STATED TASK 1: In the noise/speech differentiation text, what does the detector perform on incoming signal frames?
STATED TASK 2: Write out the part of the noise/speech differentiation text that starts at the words "The foregoing drawbacks" and ends after "noise or speech.".
STATED TASK 3: Write the next part of the noise/speech differentiation text, starting right after its final sentence.
[START TEXT SEGMENT]
As a consequence of these problems, speech recognition, detection, verification, and noise suppression results would be degraded.

BRIEF DESCRIPTION OF THE INVENTION

The foregoing drawbacks are overcome by the present invention.

What is disclosed is a method and system of noise/speech differentiation which can be used to provide superior identification of noise and speech, resulting in improvements in speech recognition, detection, verification, or noise reduction.

An implementation of the method and system is briefly described as follows:

A standard speech/noise detector can be modified such that the detector performs further analysis on incoming signal frames. This analysis would more accurately identify speech versus noise.

The detector performs a series of tests on incoming signal frames. These new and innovative tests, or any subset or combination of them, will result in superior classification of incoming signals as either noise or speech.
[END TEXT SEGMENT]
[START DATA ENTRIES]
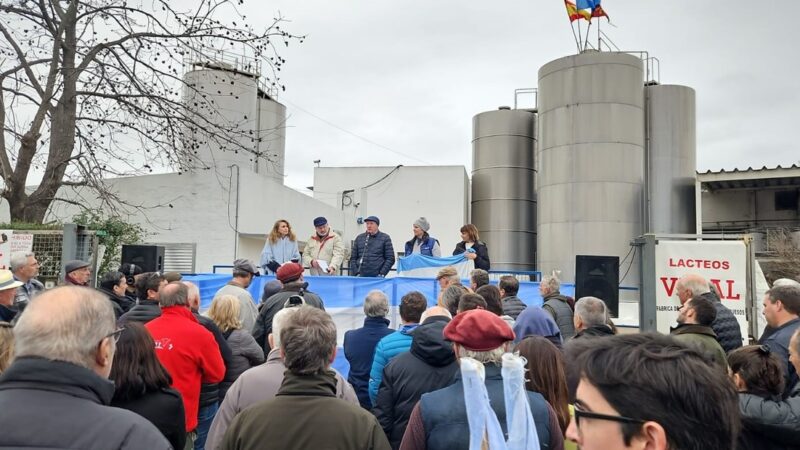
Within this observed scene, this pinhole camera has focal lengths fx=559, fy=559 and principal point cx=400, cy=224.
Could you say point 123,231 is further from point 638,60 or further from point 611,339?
point 638,60

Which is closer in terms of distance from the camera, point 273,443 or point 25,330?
point 25,330

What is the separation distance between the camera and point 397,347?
13.8 ft

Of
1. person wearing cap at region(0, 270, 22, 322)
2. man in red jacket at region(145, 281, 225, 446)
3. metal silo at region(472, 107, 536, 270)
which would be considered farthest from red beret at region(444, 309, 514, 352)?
metal silo at region(472, 107, 536, 270)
[END DATA ENTRIES]
WRITTEN ANSWER 1: A series of tests.

WRITTEN ANSWER 2:
The foregoing drawbacks are overcome by the present invention.

What is disclosed is a method and system of noise/speech differentiation which can be used to provide superior identification of noise and speech, resulting in improvements in speech recognition, detection, verification, or noise reduction.

An implementation of the method and system is briefly described as follows:

A standard speech/noise detector can be modified such that the detector performs further analysis on incoming signal frames. This analysis would more accurately identify speech versus noise.

The detector performs a series of tests on incoming signal frames. These new and innovative tests, or any subset or combination of them, will result in superior classification of incoming signals as either noise or speech.

WRITTEN ANSWER 3:
One such innovative test is the Monotone Test. If adjacent frames of a signal exhibit monotonic behavior (uniformly rising or falling energy levels), then the signal is more likely to be speech rather than noise.

Another such test is the Pulsing Test. If a high percentage of samples within a frame have values close to the maximum value in the frame, then the frame is said to be "pulsedff", and is therefore more likely to be speech rather than noise. Of course, similar results could be obtained by evaluating each sample in equivalent alternative ways, such as the square of the value, without deviating from the invention. These alternative evaluations can then be used to identify "pulsing".

Yet another such test is the Transition Deviation Test. This test compares the energy level of the current frame to the previous frame. If the deviation is relatively large, there is a likelihood that the signal is transitioning from speech to noise or vice versa.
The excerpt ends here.